Dludla adds that it also assisted in reducing waste: “it helped with finding out which drugs we should cut down on in terms of spending, because they were frequently expiring and being sent back”.
But particularly for rural hospitals like Benedictine, infrastructural problems can pose obstacles. Dludla says that since 2021, network problems caused by loadshedding have prevented the use of RxSolution throughout the hospital. Today, the software is only used in the pharmacy. Sibanda explains that “ideally RxSolutions should be [in each section of the hospital], but there have been challenges”. Aside from loadshedding “some hospitals can’t get a computer into each and every ward,” he says.
Monitoring suppliers
The National Health Department has also been monitoring drug suppliers. Jamaloodien says that companies that are awarded national tenders to provide medicines are “contractually bound to [provide] up-to-date production pipeline data for products that they supply. The mandatory six-month pipeline window allows for proactive prediction and management of looming supply challenges.”
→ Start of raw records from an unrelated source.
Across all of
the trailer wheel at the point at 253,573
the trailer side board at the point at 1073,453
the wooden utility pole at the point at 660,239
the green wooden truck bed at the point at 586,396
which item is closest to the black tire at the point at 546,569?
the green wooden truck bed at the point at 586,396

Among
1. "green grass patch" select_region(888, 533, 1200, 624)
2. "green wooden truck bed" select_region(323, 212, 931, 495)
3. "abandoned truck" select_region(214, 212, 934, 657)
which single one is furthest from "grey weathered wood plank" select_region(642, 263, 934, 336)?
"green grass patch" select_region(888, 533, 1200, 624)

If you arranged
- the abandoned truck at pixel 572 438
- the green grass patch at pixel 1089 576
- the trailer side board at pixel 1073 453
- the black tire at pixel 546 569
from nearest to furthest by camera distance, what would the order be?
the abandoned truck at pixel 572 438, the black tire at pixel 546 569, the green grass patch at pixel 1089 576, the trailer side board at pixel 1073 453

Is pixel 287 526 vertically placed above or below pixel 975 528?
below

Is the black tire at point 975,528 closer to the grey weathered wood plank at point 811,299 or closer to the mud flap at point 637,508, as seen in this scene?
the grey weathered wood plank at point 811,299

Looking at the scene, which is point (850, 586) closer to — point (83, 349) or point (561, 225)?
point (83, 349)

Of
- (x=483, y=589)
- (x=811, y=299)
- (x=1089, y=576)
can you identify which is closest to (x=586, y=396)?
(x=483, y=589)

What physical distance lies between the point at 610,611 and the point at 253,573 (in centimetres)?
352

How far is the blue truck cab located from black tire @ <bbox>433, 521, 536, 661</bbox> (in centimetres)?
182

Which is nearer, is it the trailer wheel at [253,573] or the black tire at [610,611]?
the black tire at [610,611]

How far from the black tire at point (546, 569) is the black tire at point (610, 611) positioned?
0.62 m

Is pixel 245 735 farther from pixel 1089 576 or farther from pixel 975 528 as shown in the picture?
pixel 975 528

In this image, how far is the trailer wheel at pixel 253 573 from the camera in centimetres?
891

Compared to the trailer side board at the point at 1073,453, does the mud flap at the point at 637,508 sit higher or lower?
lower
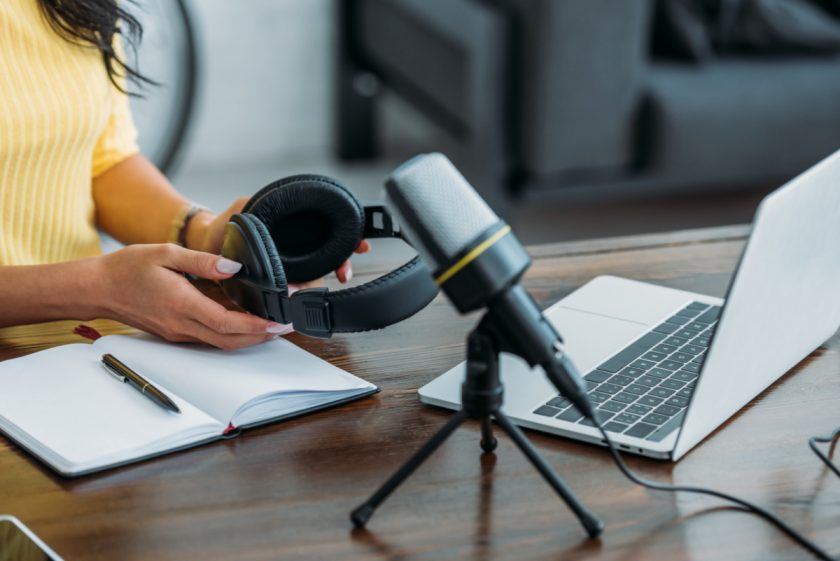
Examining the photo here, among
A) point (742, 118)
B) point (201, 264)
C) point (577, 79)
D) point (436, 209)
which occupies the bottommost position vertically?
point (742, 118)

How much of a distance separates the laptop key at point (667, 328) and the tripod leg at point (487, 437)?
251mm

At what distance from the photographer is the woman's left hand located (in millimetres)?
1027

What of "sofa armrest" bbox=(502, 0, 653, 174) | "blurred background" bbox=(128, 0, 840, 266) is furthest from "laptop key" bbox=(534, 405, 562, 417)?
"sofa armrest" bbox=(502, 0, 653, 174)

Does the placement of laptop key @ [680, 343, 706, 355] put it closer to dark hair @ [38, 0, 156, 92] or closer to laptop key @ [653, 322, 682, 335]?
laptop key @ [653, 322, 682, 335]

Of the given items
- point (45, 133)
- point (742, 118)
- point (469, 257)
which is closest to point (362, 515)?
point (469, 257)

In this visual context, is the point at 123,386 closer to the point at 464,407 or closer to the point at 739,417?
the point at 464,407

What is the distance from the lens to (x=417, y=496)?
688mm

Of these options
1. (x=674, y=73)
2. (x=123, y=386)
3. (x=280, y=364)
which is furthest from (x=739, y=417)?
Answer: (x=674, y=73)

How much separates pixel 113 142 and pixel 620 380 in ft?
2.32

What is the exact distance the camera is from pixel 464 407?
26.1 inches

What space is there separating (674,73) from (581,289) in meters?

Policies like this have good international precedent. Preliminary evidence found that Canada managed to reduce drug stockouts by forcing pharmaceutical companies to notify them of any supply interruptions. To work, they need to be implemented effectively however, and the National Health Department has previously complained that companies weren’t routinely notifying them of supply interruptions.
Yet if the health department has generally been making such positive strides toward reducing shortages, why are there still so many stockouts?
Global shortages
Part of the problem is international, says Andy Gray, a pharmacy expert at the University of KwaZulu-Natal: “globally, there is a problem with the security of supply in the pharmaceutical industry. For example there are a number of older cancer drugs that are out of stock in the US at the moment, and the UK has had persistent problems with antibiotics.”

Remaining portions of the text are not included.